The key to success at work and in life isn’t really starting strong, it’s staying strong. And one of the keys to having that staying power is the idea of self-regulation. This entails operating within lower and upper boundaries of activity by predetermining the minimum and maximum amount of action you will take toward a specific goal within a certain span of time (such as a day or a week). This keeps you from getting derailed because you dropped off or lost interest, or overdoing it and finding yourself too exhausted to continue.
As a time management coach, I’ve seen that there are four steps to creating this staying power. When you follow these steps, you’ll be surprised to find that you’ll accomplish more of your goals with less effort — and give yourself drive that lasts.
Set upper and lower boundaries
The idea of goal setting is popular, especially at the start of the year. But not many individuals take the time to write out the steps that they will take to achieve their goals. And in my estimation, many fewer take the time to define their daily upper and lower boundaries for each of their goals.
In Greg McKeown’s book Effortless, he suggests the idea of making concrete boundaries for both how little and how much you will do in a given day on your important priorities — for instance, for hitting sales numbers, you may determine to never make fewer than five sales calls in a day and never more than 10 sales calls in a day.

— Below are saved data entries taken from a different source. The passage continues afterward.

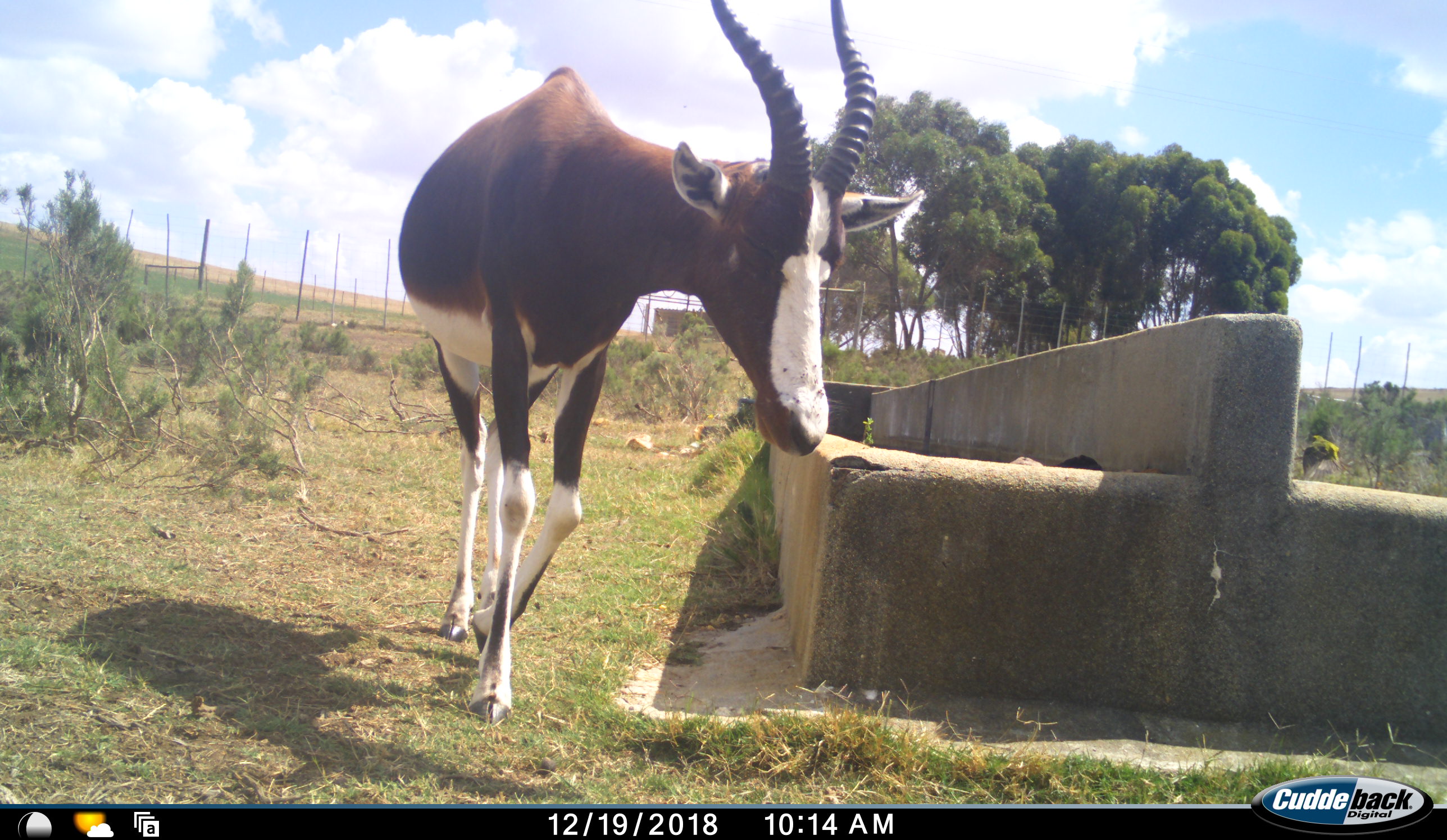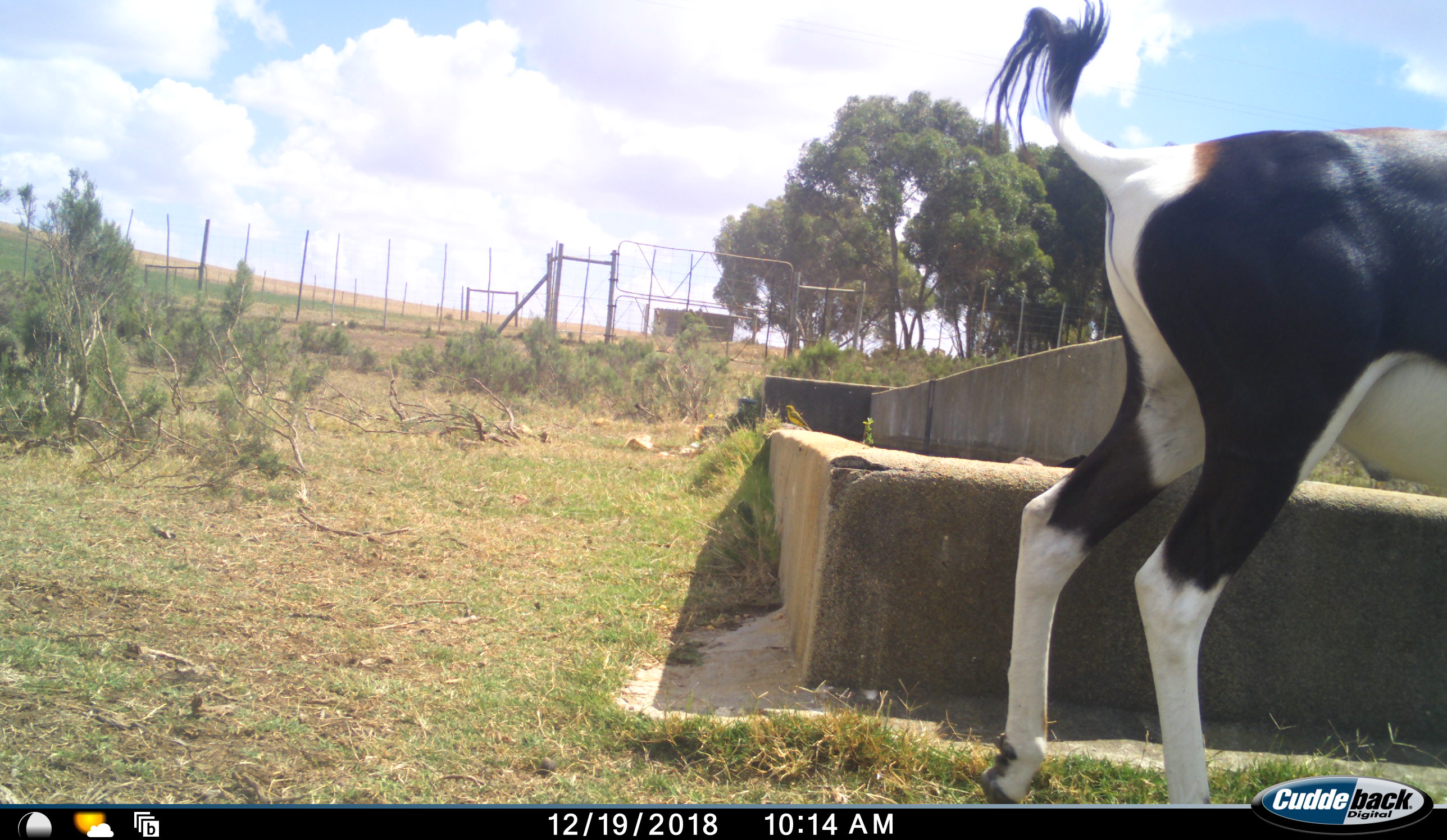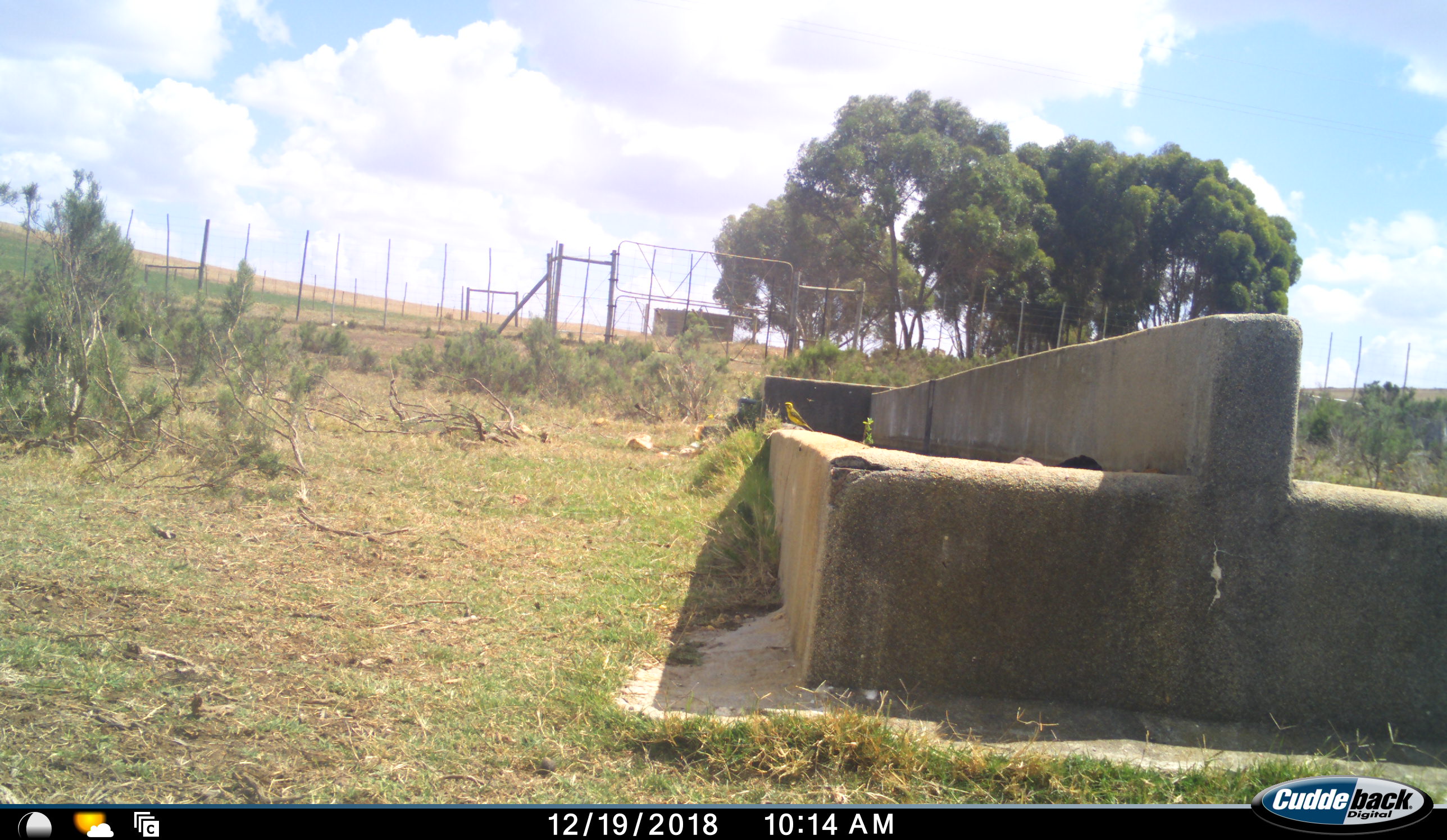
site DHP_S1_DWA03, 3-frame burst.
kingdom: Animalia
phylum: Chordata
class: Mammalia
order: Artiodactyla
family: Bovidae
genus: Damaliscus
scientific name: Damaliscus pygargus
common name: bontebok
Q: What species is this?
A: Bontebok (Damaliscus pygargus).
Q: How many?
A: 1.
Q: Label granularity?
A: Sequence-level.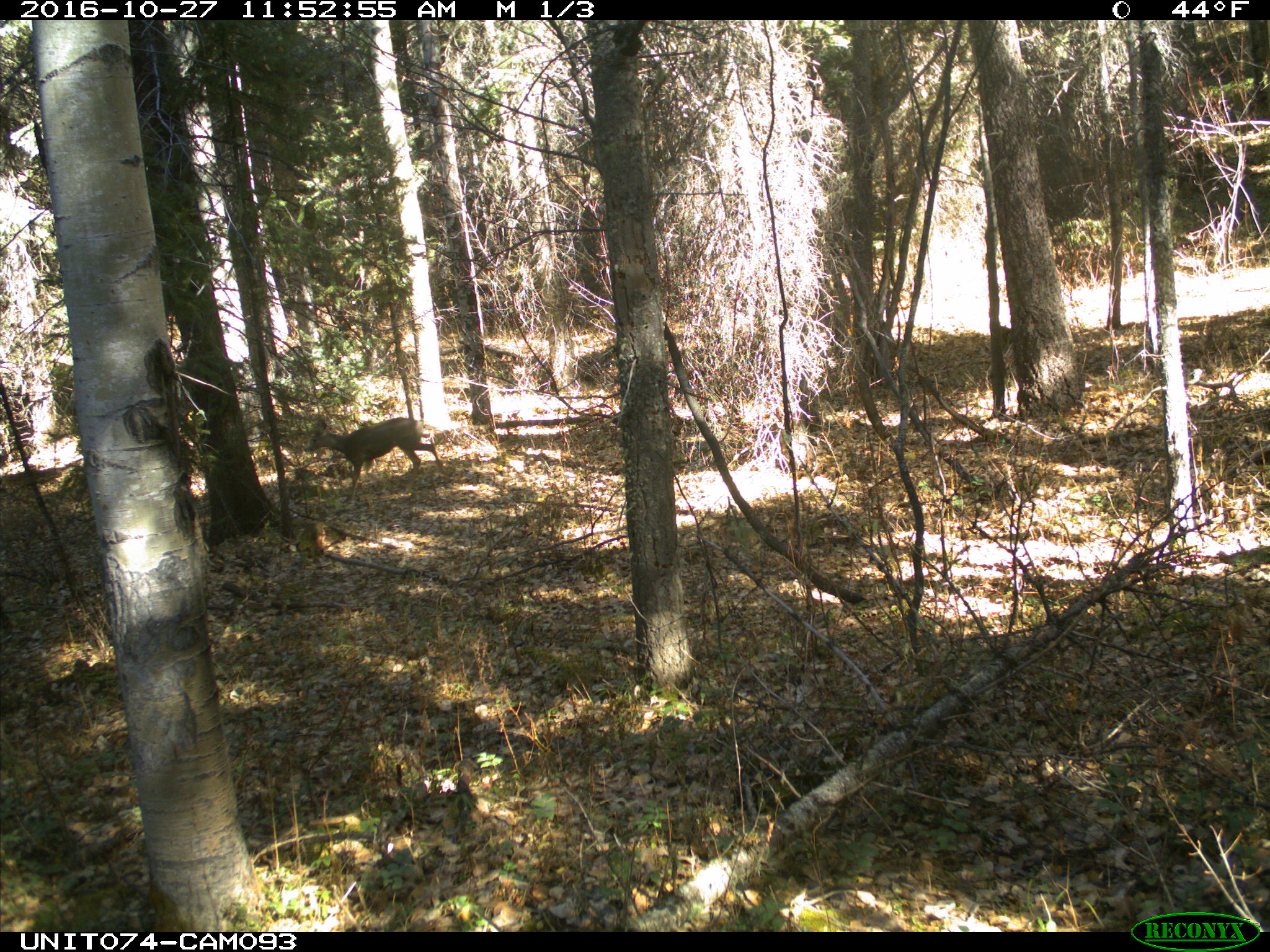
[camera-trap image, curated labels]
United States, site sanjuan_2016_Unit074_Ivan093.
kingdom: Animalia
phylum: Chordata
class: Mammalia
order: Artiodactyla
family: Cervidae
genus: Odocoileus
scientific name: Odocoileus hemionus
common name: mule deer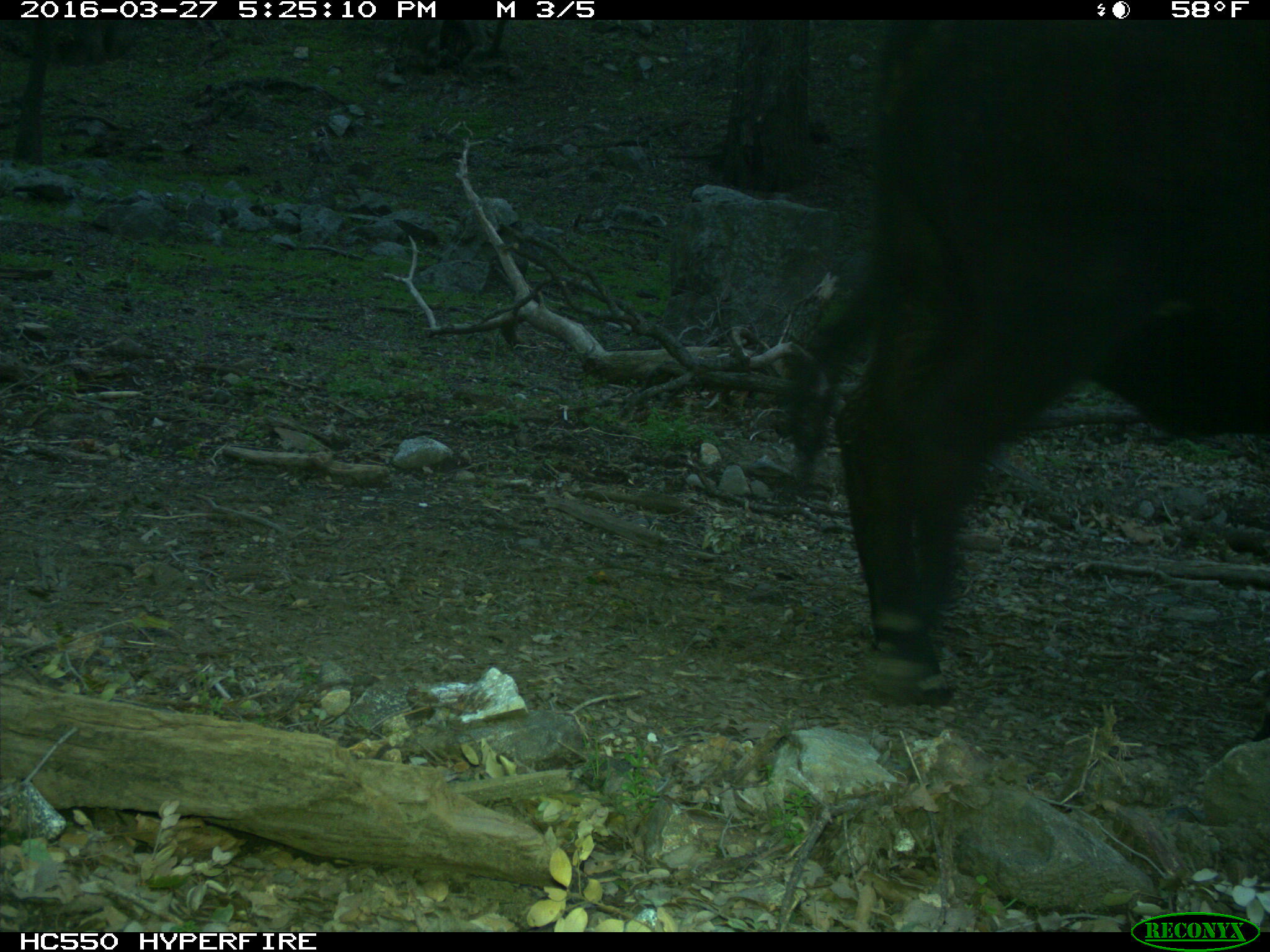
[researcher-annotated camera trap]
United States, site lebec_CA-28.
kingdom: Animalia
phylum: Chordata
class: Mammalia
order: Artiodactyla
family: Bovidae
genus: Bos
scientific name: Bos taurus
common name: domestic cow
Bos taurus (domestic cow).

You can extend this into any project or goal that you want to accomplish. For example, if you want to author a book, you might decide to write no less than 30 minutes per day and no more than three hours per day to avoid burning out. Or for exercise, you may decide to work out no less than three times per week and no more than five times per week, so you get a sufficient workout in and also have time for your other priorities like spending time with your family or personal tasks.